- Born: Yang Huiyan 1981 (age 44–45) Shunde, Guangdong, China
- Citizenship: China (till 2018); Cyprus (2018–present);
- Education: Ohio State University
- Occupations: Chairman and majority shareholder (55%), Country Garden Holdings
- Known for: Richest Woman in Asia 2007-2020
- Spouse: Chen Chong ​(m. 2006)​
- Parent: Yang Guoqiang (father)

= Yang Huiyan =

Chinese-born billionaire businesswoman (born 1981)

Yang Huiyan (杨惠妍 (楊惠妍, Yáng Huìyán); born 1981) is a Chinese-born billionaire businesswoman and property developer. She is the chairwoman and the majority shareholder of Country Garden Holdings, a stake largely transferred to her by her father Yang Guoqiang in 2007. Previously the richest woman in Asia, her net worth was still around $5.5 billion as of August 2023, according to the Bloomberg Billionaires Index. In August 2024 she was no longer included in the index.

== Personal life ==
Yang is a 2003 graduate of Bachelor of Arts/Science, Ohio State University where she was a member of The National Society of Collegiate Scholars (NSCS).

According to leaked documents known as "The Cyprus Papers", Yang obtained Cypriot citizenship in 2018, though China does not recognize dual nationality. As of October 2020, Yang's passport status remains uncertain, following the Cyprus government's suspension of the passport scheme.
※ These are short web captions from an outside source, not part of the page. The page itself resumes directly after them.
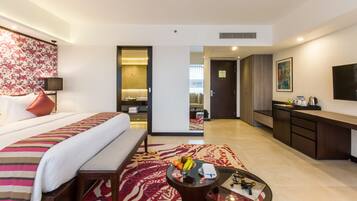 A hotel room with a bed, a bench, a coffee table with fruits, a desk, and a TV.
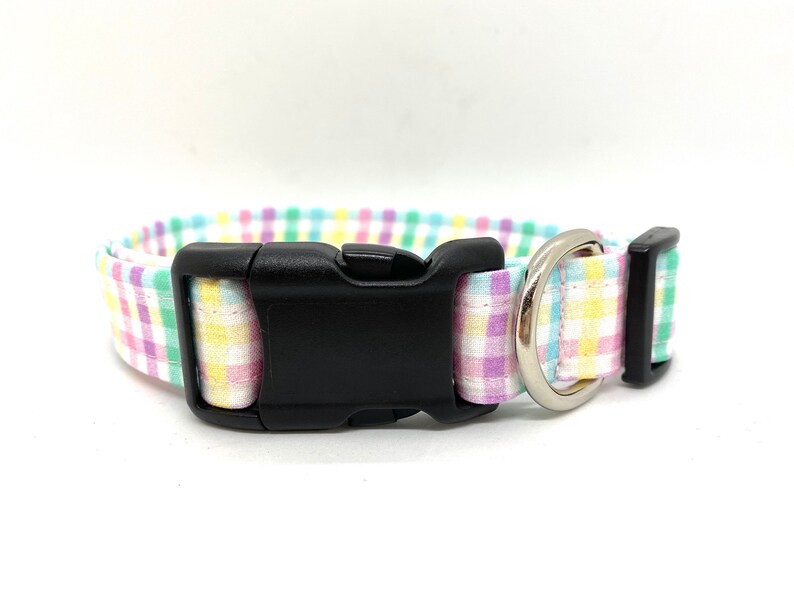 May include: A pastel pink, yellow, green, and blue plaid dog collar with a black plastic buckle and a silver metal D-ring.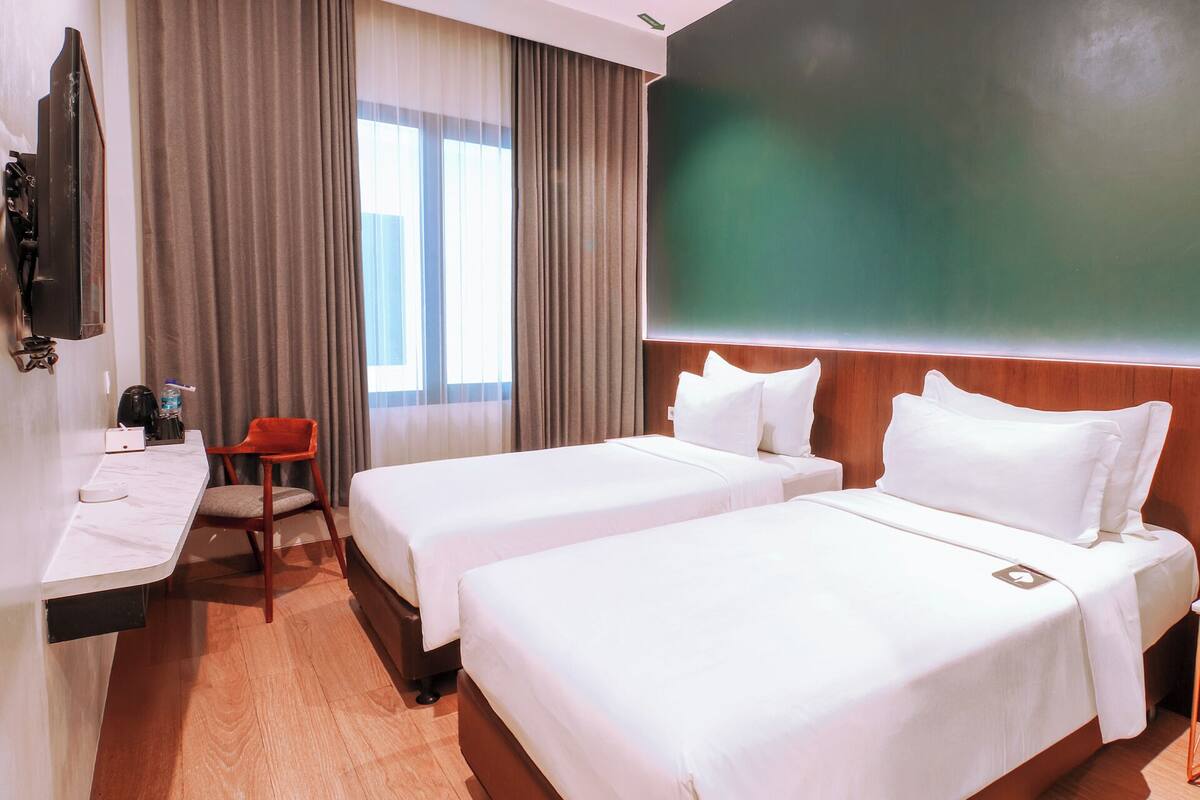 Habitación de hotel con dos camas, un escritorio, una silla, un televisor y una pared verde grande.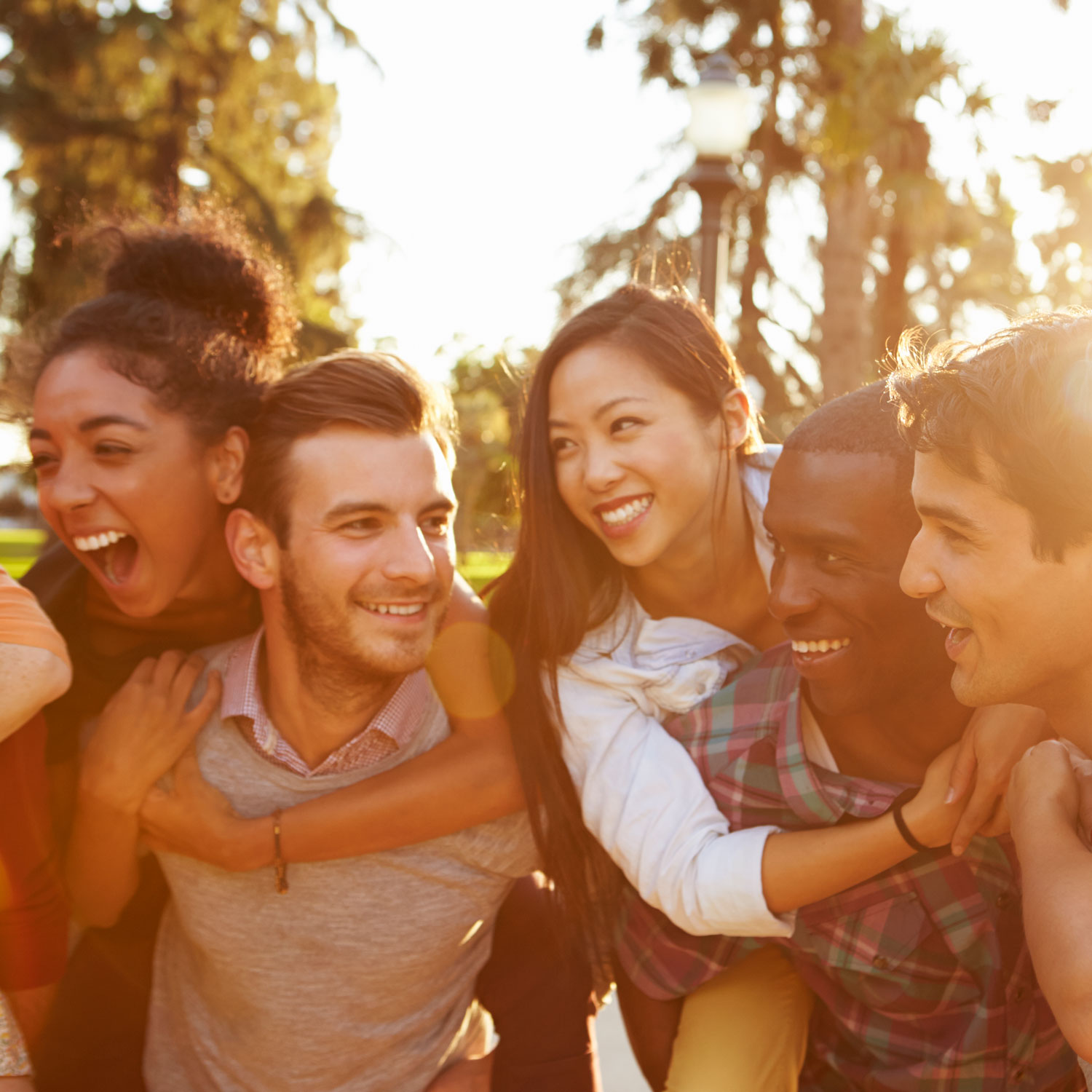 A group of friends hanging out during a sunset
In June 2022, she was recognized by the International Hospitality Institute on the Global 100 in Hospitality, a list featuring the 100 Most Powerful People in Global Hospitality.

== Business career ==
Her father Yang Guoqiang started the real estate company Country Garden in 1997 and transferred 70% of Country Garden's shares to her before its IPO in 2007. Country Garden's initial offering raised about $1.6 billion, or as much as Google raised in 2004 in the United States. As of August 2021, Yang had a net worth of US$27.3 billion. Yang is vice chairman of the board's governance committee and helped raise $410 million selling new shares in 2014, according to Forbes.

In February 2023, due to age reasons, Yang Guoqiang resigned from the position of chairman of the board of Country Garden. The position of chairman was succeeded by Yang Huiyan.

Yang was previously the richest woman in Asia. However, due to the 2020–2023 Chinese property sector crisis, she lost a total of $28.6 billion since 2021, leaving her net worth at $5.5 billion as of August 2023, according to the Bloomberg Billionaires Index.

== Social activity ==
In 2023, Yang Huiyan donated approximately 55% of her personal stake in the property management firm, valued at around US$826 million, to a charity founded by her younger sister. This philanthropic move comes as the company grapples with China's real estate crisis, and Yang's fortune has declined by 80% in the past two years. Despite the donation, she will retain control of over 36% of the shares through voting rights. The Guoqiang Foundation Hong Kong, the recipient of the donation, has committed not to sell the shares for the next decade, with the proceeds intended to support various charitable causes in Hong Kong, the Greater Bay Area, and mainland China.